What kind of effect?[edit]

If you give some innocuous pill to someone with an illness which heals alone within x days, you'll obtain some success. How do you call this effect? Quest09 (talk) 20:25, 6 November 2011 (UTC)

placebo effect. --Jayron32 20:29, 6 November 2011 (UTC)
yes, but isn't the placebo effect isn't always related to the expectations of the patient? I was thinking about a coincidence effect which is not a placebo effect. Note that here we are treating a condition which will heal alone, and not improving some treatment at all. I suppose there is a name for this fallacy. Quest09 (talk) 20:46, 6 November 2011 (UTC)
Not sure which way round you mean in "placebo effect isn't always related to the expectations of the patient" – the placebo effect is always related to the expectations of the patient. Returning to teh rest of the question as I understand it (it's not clear), I think what you mean is they were going to get better anyway, they take a sugar pill and they then attribute the success to the pill. It's an extension of the correlation does not imply causation fallacy. Grandiose (me, talk, contribs) 20:55, 6 November 2011 (UTC)
Yes, I was asking "isn't the place effect always related to the expectations of the patient?" What I wanted is something like correlation does not imply causation fallacy, thanks. Quest09 (talk) 21:07, 6 November 2011 (UTC)
It's also the expectation of the physician, and other researchers. If the doc knows you've been given some experimental new wonder-drug he may examine you with a different mind-set than if he knows you haven't received any treatment. The doctor's attitude may even 'rub off' on the patient. (This is why the placebo effect can occur even in veterinary drug trials. ) APL (talk) 21:12, 6 November 2011 (UTC)
I'd call it Post hoc fallacy, it's similar to the above but the pill comes before the cure so I think it fits better. Vespine (talk) 22:09, 6 November 2011 (UTC)
There's an important distinction there that you'll want to be careful of. The placebo effect is only the difference between the group that receives no treatment and the group that gets a sugar pill: the psychologically-driven physiological benefit of a biochemically-irrelevant therapy.
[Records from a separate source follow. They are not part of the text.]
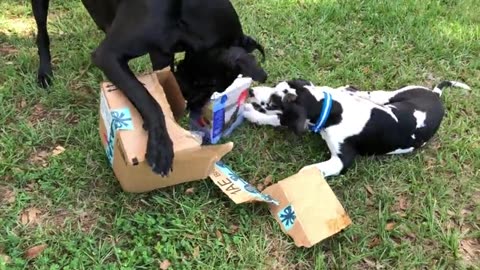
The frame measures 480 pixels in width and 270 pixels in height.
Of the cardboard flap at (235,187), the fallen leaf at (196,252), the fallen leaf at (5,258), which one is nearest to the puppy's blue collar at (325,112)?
the cardboard flap at (235,187)

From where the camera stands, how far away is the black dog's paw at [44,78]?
3.79 m

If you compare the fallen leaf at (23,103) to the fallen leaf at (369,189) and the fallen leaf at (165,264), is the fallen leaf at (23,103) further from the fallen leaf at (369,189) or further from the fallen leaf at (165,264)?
the fallen leaf at (369,189)

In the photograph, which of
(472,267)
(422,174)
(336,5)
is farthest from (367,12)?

Consider patients with the common cold in a clinical trial comparing sugar pill to no treatment, using survival as the measured outcome. (I admit that it would be difficult to secure funding for such a trial.) In the control group, 100% of patients survive, and in the placebo (sugar pill) group, 100% of patients survive. In that case, there was no relevant placebo effect on survival, because we got the same outcome in both groups.
If one of the patients in the sugar pill group nevertheless concluded that he had been saved from a horrible death by the placebo pill, it would be an example (per Vespine) of the post hoc fallacy, which in turn is either a subcase of or a related error to (depending on one's definitions) the correlation/causation fallacy noted by Grandiose. TenOfAllTrades(talk) 22:59, 6 November 2011 (UTC)
It's an example of regression to the mean. Such a disease/condition is called self-limiting. --Colapeninsula (talk) 12:42, 7 November 2011 (UTC)
Regression to the mean has nothing whatsoever to do with recovery from a self-limiting illness. Regression to the mean is a statistical artifact not reflective of the underlying properties of the system being examined. The recovery from illness (a fever declining to normal temperature, for example) is a genuine phenomenon that is being measured accurately. TenOfAllTrades(talk) 14:48, 7 November 2011 (UTC)
While I agree it's not really the answer the OP is after, I'm not sure I'd say it has "nothing" to do with it. I have read regression towards the mean used to explain why people can be fooled into thinking some treatment they are taking has an effect even if it does not, specifically with regard to chronic illness like arthritis, rather then self limiting illness like a cold. Taking the arthritis example, pain is generally experienced in cycles of good and bad periods, so you'll take the medicine when the pain is at its "worst" and regression towards the mean typically results in the pain eventually lessening and this is ascribed to whatever treatment was taken. Vespine (talk) 23:21, 7 November 2011 (UTC)

Likelihoods and conditional probabilities, in the context of sensitivity and specificity.[edit]

I would appreciate some help in getting the concepts of likelihood and conditional probability straight. I'm posting here and not on the maths desk, because the question relates to fairly elementary staticstics applied to science, and because I think I'll have a greater chance of understanding the answers here. I shall begin with presenting what I think I know about the matter first, and then point out what appears to me to be inconsistant usage.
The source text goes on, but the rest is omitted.